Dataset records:
==================================================
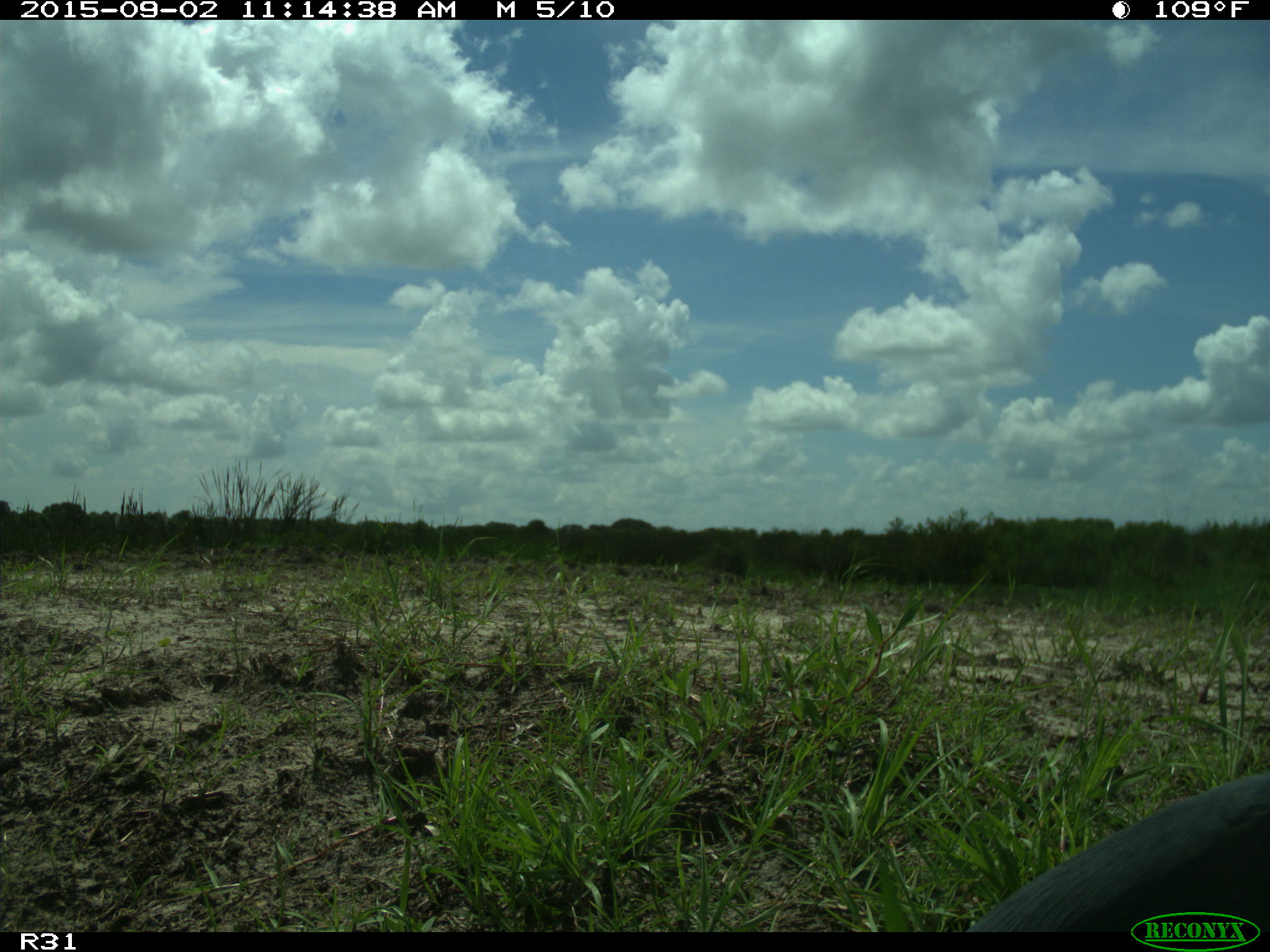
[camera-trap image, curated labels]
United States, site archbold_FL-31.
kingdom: Animalia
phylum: Chordata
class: Aves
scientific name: Aves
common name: birds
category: unidentified bird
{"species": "unidentified bird (birds) (Aves)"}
==================================================
§ **Assigned task**
Exact retyping is required: the line with "United States, site archbold_FL-31." through the end of the data, both ends included, and no other line.

§ **Task response**
United States, site archbold_FL-31.
kingdom: Animalia
phylum: Chordata
class: Aves
scientific name: Aves
common name: birds
category: unidentified bird
{"species": "unidentified bird (birds) (Aves)"}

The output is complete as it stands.